Project Conversion

Project Conversion

It Is Finished: Reflections on a Year of Religious Immersion

I hope everyone enjoyed their New Year’s festivities and that those of you who indulged (perhaps a little heavily) recover quickly.

Here we are on the first day of a new year and I have no new religion to immerse in. Indeed, at the beginning of each month of 2011, I felt like I had married into a new world. This morning, as I tossed and turned until I finally rose at 4:45, I found no new spouse. I was alone in my spiritual bed.

Perhaps some of you supposed I might “pick” a faith, as if it’s something you go shopping for or a movie you pick out on a Friday night. That was never the purpose of this journey. No, my purpose was to fully integrate myself into the humanity I once shunned and judged, to become those I once hated, to walk that mile in the shoes of another.


So where am I now? Who am I…what am I?

That’s what the next stage of this journey is all about. In most of our world faiths, a central figure comes to a climax in their life where they must confront their destiny. Once they overcome this trial, they usually begin their ministry or mission. In Joseph Campbell’s “Hero’s Journey,” this might be the stage of the “supreme ordeal.” This is where one (any of us) faces their most difficult test–their darkest moment.

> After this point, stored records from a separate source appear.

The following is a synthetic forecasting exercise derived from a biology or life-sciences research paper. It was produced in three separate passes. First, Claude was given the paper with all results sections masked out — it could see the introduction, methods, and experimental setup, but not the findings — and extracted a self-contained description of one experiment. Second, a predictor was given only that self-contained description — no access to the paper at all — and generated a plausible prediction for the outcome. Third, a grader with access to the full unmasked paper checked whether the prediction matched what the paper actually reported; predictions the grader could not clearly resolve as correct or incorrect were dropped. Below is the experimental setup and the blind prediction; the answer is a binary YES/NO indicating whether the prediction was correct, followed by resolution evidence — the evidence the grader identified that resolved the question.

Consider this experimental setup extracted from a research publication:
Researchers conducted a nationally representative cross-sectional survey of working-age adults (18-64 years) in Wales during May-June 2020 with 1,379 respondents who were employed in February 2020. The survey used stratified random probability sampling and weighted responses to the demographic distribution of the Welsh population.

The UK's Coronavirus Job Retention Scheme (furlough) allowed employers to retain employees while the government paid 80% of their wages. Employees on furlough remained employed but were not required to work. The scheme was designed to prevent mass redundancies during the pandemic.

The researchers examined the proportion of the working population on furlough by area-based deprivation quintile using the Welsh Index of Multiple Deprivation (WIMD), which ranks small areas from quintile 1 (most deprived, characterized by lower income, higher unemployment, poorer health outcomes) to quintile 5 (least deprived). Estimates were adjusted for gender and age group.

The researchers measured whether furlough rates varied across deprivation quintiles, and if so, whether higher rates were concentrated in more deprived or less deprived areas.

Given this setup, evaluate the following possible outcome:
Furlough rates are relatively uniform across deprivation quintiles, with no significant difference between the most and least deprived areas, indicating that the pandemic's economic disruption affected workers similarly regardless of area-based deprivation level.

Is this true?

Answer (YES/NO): NO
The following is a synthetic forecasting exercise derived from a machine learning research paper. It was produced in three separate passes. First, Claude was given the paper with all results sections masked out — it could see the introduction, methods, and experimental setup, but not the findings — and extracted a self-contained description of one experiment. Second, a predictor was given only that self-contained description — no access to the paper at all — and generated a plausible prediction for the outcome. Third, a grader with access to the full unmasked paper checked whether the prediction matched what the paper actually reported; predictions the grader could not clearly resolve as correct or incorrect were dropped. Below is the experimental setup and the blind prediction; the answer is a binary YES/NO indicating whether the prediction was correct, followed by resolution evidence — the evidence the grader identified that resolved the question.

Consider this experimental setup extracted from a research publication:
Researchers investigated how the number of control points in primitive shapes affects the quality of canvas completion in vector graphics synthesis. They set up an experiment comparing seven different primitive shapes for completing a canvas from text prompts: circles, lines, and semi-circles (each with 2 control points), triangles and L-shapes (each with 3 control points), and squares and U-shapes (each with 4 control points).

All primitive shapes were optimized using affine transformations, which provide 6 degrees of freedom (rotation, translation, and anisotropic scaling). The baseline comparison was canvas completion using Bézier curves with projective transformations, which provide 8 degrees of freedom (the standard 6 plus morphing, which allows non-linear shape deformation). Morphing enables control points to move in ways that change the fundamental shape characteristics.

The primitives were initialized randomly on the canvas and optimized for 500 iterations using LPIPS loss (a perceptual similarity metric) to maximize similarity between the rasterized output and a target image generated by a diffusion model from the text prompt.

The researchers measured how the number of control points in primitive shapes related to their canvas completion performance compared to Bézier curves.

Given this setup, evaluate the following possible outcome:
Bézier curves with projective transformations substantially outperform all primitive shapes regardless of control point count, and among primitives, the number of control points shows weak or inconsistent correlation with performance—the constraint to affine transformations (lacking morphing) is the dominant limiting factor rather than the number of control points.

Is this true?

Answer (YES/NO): NO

For me, it’s returning to the River Temple.

The River Temple


Once a place of meditation and refuge, it gradually became a place of immense pressure and discomfort. By September, I could no longer bear the experiences, or the invitation to join my fate. So I ran, abandoning the Temple knowing full-well I’d have to face it in the future. I wasn’t ready then…

But I’m preparing now.

Here is a video I made which contains many images from the Project Conversion year and gives some indication of what the future holds:

YouTube Preview Image


In preparation for this trial, I am fasting for three full days. On the third day (Jan. 3rd), I will go to the River Temple and face whatever may come. I can take nothing with me, only myself and a clear heart and mind. Only in complete surrender will I discover what I wasn’t ready to accept those months ago.

After my visit to the Temple, I will spend the next four days in contemplation and with my family. This means that there will be no posts until January 9th. I will make a status update on the Congregation page announcing my arrival at the Temple. I appreciate your patience during this time.


Now, as requested, a brief summary of what I’ve gleaned from each month and what I’ll take with me:


This large and manifold faith system opened the door for all spiritual expression. I will always use Sanatana Dharma as a reminder that the divine can manifest itself in many ways.


My first glimpse at progressive revelation. I gained a new vantage of how spiritual truths might transmit from one “Source” and shine through different “Manifestations” throughout the ages depending on cultural/spiritual context. Also, my introduction to interfaith work.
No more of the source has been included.